→ Dataset content:
☆ ☆ ☆

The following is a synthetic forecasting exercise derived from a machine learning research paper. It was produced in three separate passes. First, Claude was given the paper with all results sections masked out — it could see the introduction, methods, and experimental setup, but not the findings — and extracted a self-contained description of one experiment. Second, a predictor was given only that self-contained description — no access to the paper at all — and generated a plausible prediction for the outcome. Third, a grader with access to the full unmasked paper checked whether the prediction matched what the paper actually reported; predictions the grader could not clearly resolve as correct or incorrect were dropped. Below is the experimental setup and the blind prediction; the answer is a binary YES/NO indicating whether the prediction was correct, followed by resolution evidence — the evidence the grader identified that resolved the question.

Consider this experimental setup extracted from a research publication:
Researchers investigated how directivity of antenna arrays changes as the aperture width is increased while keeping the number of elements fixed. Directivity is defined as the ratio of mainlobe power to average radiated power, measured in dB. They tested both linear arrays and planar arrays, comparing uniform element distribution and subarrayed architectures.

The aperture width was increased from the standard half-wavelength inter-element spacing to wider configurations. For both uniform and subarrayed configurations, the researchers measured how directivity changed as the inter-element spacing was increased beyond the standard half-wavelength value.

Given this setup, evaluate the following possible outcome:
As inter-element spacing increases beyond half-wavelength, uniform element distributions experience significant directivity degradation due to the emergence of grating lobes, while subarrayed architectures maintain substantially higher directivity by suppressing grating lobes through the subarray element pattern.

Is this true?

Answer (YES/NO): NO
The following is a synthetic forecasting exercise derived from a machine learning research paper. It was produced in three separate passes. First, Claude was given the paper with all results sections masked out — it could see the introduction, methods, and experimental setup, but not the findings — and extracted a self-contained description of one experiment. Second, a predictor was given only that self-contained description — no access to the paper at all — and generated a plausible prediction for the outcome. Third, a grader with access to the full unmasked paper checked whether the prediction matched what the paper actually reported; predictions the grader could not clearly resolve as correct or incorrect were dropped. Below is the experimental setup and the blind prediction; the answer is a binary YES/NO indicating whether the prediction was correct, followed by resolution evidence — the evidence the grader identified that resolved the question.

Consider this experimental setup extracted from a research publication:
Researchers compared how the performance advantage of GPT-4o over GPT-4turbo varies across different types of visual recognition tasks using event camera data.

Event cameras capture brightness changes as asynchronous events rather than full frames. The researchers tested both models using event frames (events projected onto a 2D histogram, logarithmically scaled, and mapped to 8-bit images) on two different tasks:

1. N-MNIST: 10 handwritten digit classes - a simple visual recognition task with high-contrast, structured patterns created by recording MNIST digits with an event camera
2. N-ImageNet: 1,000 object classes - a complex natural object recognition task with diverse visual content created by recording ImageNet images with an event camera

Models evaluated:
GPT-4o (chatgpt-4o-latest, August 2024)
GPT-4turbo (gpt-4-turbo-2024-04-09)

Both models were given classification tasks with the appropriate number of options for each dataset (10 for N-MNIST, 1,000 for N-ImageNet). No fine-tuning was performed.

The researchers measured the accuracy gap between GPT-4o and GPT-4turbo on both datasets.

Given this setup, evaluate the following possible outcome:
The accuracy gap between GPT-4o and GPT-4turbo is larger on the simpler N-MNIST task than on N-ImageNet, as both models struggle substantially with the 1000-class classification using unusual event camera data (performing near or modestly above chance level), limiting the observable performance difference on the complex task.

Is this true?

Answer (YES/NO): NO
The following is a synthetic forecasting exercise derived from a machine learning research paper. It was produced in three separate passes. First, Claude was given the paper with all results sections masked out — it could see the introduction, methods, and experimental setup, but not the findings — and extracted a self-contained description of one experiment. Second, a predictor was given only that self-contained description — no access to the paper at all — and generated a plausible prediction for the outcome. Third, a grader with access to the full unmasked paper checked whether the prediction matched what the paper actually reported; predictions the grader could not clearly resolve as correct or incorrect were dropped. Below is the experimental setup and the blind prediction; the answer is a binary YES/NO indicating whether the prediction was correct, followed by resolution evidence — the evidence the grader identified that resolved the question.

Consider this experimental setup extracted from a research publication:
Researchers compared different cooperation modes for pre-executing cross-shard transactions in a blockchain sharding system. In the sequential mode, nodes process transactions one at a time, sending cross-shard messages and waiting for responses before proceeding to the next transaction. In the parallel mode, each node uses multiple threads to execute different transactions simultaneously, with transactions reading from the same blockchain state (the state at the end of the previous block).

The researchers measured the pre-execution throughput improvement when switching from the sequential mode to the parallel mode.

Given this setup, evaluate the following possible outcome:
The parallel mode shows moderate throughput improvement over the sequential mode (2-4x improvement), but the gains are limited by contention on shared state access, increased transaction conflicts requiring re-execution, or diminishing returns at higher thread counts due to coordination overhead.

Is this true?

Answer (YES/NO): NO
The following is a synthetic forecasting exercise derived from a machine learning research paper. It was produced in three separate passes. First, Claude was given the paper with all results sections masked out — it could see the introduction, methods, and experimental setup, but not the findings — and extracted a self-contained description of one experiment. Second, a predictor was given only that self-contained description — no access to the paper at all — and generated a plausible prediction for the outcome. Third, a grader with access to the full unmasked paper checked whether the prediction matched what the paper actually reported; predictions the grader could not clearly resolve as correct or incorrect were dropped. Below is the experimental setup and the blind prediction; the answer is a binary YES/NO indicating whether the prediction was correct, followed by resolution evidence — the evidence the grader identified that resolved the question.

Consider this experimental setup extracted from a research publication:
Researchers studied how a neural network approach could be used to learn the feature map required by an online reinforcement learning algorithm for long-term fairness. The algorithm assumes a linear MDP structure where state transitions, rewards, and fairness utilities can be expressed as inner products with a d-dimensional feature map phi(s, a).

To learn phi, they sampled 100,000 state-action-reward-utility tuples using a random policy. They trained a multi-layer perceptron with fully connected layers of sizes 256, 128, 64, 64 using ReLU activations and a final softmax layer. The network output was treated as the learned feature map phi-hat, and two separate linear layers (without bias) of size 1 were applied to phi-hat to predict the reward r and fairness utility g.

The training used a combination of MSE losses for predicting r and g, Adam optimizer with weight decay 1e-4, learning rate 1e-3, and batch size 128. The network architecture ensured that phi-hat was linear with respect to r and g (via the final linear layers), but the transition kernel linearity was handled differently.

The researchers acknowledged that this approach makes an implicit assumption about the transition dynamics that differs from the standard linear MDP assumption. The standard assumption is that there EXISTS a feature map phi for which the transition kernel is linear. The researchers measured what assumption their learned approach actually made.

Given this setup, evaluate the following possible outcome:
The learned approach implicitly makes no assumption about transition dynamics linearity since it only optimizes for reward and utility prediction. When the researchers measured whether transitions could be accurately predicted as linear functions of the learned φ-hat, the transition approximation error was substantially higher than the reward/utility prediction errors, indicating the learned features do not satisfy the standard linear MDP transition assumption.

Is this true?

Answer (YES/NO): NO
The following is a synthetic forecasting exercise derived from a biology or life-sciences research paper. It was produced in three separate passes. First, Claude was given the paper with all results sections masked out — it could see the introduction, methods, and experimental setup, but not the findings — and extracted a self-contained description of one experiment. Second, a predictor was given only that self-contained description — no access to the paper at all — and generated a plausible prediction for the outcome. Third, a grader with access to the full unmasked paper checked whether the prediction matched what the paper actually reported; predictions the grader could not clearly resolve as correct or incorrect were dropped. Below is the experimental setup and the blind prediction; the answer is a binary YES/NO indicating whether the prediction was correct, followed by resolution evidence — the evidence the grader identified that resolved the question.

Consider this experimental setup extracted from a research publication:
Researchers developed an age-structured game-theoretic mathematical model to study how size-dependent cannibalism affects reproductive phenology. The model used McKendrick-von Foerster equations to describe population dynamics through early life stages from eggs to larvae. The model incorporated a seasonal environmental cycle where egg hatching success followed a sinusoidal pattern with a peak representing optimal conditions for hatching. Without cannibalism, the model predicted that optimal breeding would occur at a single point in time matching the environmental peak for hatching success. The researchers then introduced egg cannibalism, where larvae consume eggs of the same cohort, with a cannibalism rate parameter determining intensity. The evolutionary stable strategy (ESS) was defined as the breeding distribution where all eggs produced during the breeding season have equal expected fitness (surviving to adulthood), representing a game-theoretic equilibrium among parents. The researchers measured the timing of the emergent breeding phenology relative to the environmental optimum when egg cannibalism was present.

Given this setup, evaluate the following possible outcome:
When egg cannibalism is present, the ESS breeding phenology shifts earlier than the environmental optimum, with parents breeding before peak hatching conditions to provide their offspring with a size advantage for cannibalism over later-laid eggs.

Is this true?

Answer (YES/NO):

☆ ☆ ☆

Check each line of the entries for the word "compared". State how many lines hold it, and write nothing else.

2